Civilians at risk from Turkish military offensive in Syria: Amnesty International
ERBIL (Kurdistan 24) – Amnesty International has warned that civilians are at serious risk from a cross-border attack against US-backed Kurdish forces in northern Syria that began on Wednesday.
“It is imperative that all parties to this conflict respect international humanitarian law, including by refraining from carrying out attacks on civilians and civilian objects, as well as indiscriminate and disproportionate attacks,” read a statement by the international human rights watchdog.
“As in other parts of Syria, scores of civilians in northeast Syria have already suffered from the impact of successive military offensives, multiple displacements and dire living conditions,” it continued, referencing the 2018 takeover of the Kurdish-majority city of Afrin.
A previous report by Amnesty about Turkish forces occupying Afrin presented evidence that Ankara had given allied Syrian armed groups free rein to commit serious human rights abuses against civilians.
“Research released today reveals that residents in Afrin are enduring a wide range of violations, mostly at the hands of Syrian armed groups that have been equipped and armed by Turkey,” Amnesty said in August 2018.
A UN report in September 2018 also concluded that the Turkish air force had failed to take necessary precautions prior to launching attacks in Afrin, leading to the death of civilians.
Wednesday's Amnesty statement continued, “Turkey has an obligation under international humanitarian law to take all possible measures to protect civilians and to ensure they have access to humanitarian aid. Civilians wishing to flee the fighting must be given safe passage to do so.”
“The international community must take measures to ensure respect for international humanitarian law by the Turkish authorities and pro-Turkey armed groups and Kurdish forces if yet another humanitarian catastrophe in northern Syria is to be avoided.”
A White House statement made late on Sunday explained that American forces would withdraw from areas in northern Syria where Turkey has said it would launch a long-threatened military operation targeting US-backed Kurdish forces.
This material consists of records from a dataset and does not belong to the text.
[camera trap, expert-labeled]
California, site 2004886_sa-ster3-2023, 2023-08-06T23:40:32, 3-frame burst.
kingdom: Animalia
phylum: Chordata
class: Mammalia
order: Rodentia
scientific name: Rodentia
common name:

The move drew stern bipartisan criticism of President Donald Trump.
On Wednesday afternoon, Turkish warplanes and artillery began shelling Syria's predominantly Kurdish northeastern town of Serekaniye.
A source in Serekaniye told Kurdistan 24 that four warplanes were hovering over the town and that heavy artillery had been fired and Turkish warplanes had bombarded surrounding areas as well as Ain Issa, north of Raqqa, and the town of Tal Abyad. Local media said that Turkish artillery had struck silos in the eastern outskirts of Qamishli.
Waves of people have started to leave their homes to flee the Turkish shelling, including some that have fled to the Kurdistan Region.
The United Nations Security Council is set to meet on Thursday in response to the attack, international diplomats announced later in the day.
According to Amelie de Montchalin, the French Minister of European Affairs, Britain, France, and Germany called for the meeting shortly after the launch of the operation on Wednesday evening.